Por tanto, aunque es cierto que la ampliación despierta temores en la ciudadanía de todos los Estados miembros, lo que ineludiblemente requiere la atención de los Gobiernos y las instituciones europeas, parece evidente que la responsabilidad de la actual crisis constitucional no puede ser atribuida a la ampliación. Los nuevos miembros no sólo estuvieron en las negociaciones del Tratado de Amsterdam, que fracasaron en lograr las reformas institucionales necesarias para garantizar la ampliación, ni en las negociaciones del Tratado de Niza, que tampoco lograron impulsar definitivamente el proceso de integración hacia la Unión política, por lo que no pueden ser culpabilizados de que dicha Unión no se haya producido.
Quizás un simple contrafáctico sea suficiente para ilustrar gráficamente el problema: ¿tendríamos una Unión política si deshiciéramos la ampliación? Seguramente, no. Por todo ello, cabe afirmar sin lugar a dudas que el discurso antiampliación, generalmente espoleado desde Francia, Alemania y otros, es simplemente una cortina de humo para esconder un hecho tan evidente como que la responsabilidad de la crisis actual es de los "viejos" miembros, no de los nuevos. La realidad es que algunos de los fundadores de la Unión tienen miedo al futuro y que se resisten a perder los privilegios que históricamente les ha asegurado su posición dominante.

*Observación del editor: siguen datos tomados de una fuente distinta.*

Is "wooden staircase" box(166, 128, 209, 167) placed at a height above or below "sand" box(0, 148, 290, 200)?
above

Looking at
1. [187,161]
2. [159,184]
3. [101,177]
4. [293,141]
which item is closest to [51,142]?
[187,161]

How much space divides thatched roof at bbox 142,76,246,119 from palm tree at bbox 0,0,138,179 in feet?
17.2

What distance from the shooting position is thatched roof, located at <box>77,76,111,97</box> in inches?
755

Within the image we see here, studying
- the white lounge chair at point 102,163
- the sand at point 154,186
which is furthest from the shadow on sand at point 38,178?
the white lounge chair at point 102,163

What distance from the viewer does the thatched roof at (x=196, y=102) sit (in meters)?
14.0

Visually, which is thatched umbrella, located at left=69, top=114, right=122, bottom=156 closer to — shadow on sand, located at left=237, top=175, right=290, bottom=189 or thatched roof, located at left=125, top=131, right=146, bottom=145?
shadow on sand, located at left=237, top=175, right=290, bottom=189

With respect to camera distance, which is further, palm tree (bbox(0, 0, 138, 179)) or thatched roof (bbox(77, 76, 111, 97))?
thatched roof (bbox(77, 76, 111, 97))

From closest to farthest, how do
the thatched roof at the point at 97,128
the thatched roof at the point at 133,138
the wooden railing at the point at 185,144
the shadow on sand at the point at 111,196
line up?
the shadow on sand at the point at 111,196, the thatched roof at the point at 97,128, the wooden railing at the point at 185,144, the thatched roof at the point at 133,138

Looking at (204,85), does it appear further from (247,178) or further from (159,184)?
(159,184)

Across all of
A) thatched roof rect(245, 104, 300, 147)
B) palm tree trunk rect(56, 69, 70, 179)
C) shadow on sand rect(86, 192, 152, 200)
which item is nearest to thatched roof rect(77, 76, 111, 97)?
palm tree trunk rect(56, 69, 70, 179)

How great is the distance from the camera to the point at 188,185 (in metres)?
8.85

Para calmar sus ansiedades, los demás, incluyendo España, hemos aceptado una redistribución sustancial de poder hacia los grandes. También hemos accedido a modificar las reglas del juego del Pacto de Estabilidad hasta que encajaran con sus necesidades particulares y, al parecer, ahora también estamos dispuestos a mirar a otro lado y a no exigirles responsabilidades o alternativas por haber fallado estrepitosamente a la hora de explicar a sus ciudadanos la realidad, necesidad y significado de tratado constitucional. Pero sacrificar la ampliación, ésta y las futuras, como parte de la terapia psicológica, cuando toda evidencia, especialmente desde España, apunta a que las ampliaciones no son el problema, sino un activo importantísimo, se antoja ya un precio desorbitado. Quizás comenzar a decir públicamente la verdad, a saber: que la solución pasa por que algunos de los viejos socios comiencen a creer otra vez en Europa, en su vocación integradora, en su dinamismo, en su relevancia internacional y en su capacidad de transformar el mundo, fuera, para variar, una buena estrategia. Lo logrado por la Unión Europea con esta ampliación es impresionante: gracias a ella, Europa Central y Oriental es hoy una región pacífica, democrática y que crece sostenidamente. No lo echemos también a perder.
José Ignacio Torreblanca es profesor de Ciencia Política en la UNED.